▸ PROBLEM TO SOLVE:
Write out the material again exactly, please, and omit the pictures.

▸ GIVEN DATA:
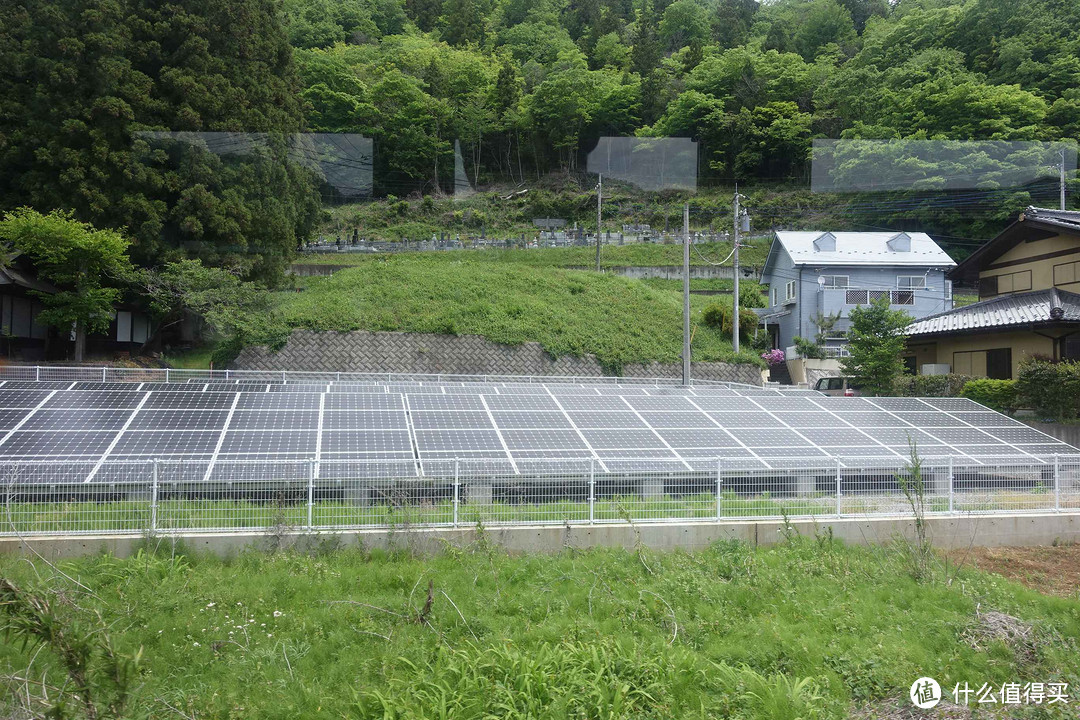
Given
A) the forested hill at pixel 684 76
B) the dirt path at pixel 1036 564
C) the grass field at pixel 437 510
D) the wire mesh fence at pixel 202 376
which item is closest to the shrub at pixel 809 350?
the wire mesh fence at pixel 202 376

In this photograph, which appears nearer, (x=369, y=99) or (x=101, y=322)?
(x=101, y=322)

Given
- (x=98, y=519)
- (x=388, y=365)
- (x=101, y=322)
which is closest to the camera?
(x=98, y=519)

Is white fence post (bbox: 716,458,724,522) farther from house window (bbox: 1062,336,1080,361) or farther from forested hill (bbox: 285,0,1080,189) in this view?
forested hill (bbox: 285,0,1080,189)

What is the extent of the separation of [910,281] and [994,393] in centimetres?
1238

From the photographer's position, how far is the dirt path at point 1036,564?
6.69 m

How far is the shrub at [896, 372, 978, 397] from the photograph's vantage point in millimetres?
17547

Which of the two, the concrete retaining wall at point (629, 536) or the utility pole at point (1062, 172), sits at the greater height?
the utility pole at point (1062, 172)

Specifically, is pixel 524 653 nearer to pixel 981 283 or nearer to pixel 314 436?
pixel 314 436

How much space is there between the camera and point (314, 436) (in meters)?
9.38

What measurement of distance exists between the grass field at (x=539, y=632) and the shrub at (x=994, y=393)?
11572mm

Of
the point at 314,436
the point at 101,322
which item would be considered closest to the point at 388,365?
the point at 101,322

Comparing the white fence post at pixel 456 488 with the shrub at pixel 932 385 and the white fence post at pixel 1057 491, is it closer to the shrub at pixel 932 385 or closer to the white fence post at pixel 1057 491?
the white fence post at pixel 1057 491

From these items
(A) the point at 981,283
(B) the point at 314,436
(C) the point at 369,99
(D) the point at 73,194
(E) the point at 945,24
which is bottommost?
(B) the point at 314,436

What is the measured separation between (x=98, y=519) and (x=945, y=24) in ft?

▸ ANSWER FOR THE TASK:
Given
A) the forested hill at pixel 684 76
B) the dirt path at pixel 1036 564
C) the grass field at pixel 437 510
D) the wire mesh fence at pixel 202 376
which item is closest to the shrub at pixel 809 350?
the wire mesh fence at pixel 202 376

In this photograph, which appears nearer, (x=369, y=99) or (x=101, y=322)?
(x=101, y=322)

Given
- (x=98, y=519)
- (x=388, y=365)
- (x=101, y=322)
which is closest to the camera?
(x=98, y=519)

Is white fence post (bbox: 716,458,724,522) farther from house window (bbox: 1062,336,1080,361) or farther from forested hill (bbox: 285,0,1080,189) in this view?
forested hill (bbox: 285,0,1080,189)

What is the extent of the separation of [910,281] and [994,393] in centimetres?
1238

From the photographer's position, how far is the dirt path at point 1036,564?
6.69 m

How far is the shrub at [896, 372, 978, 397] from the photograph's vantage point in millimetres?
17547

Which of the two, the concrete retaining wall at point (629, 536) or the utility pole at point (1062, 172), sits at the greater height?
the utility pole at point (1062, 172)

Specifically, is pixel 524 653 nearer to pixel 981 283 or nearer to pixel 314 436?
pixel 314 436

How much space is there between the camera and point (314, 436) (in meters)?
9.38

What measurement of distance exists between the grass field at (x=539, y=632) and the shrub at (x=994, y=393)?
11572mm

Of
the point at 314,436
the point at 101,322
which item would be considered closest to the point at 388,365?
the point at 101,322

Comparing the white fence post at pixel 456 488 with the shrub at pixel 932 385 and the white fence post at pixel 1057 491, is it closer to the shrub at pixel 932 385 or closer to the white fence post at pixel 1057 491?
the white fence post at pixel 1057 491

From these items
(A) the point at 981,283
(B) the point at 314,436
(C) the point at 369,99
(D) the point at 73,194
(E) the point at 945,24
which is bottommost?
(B) the point at 314,436

What is the measured separation between (x=98, y=519) and (x=945, y=24) in ft?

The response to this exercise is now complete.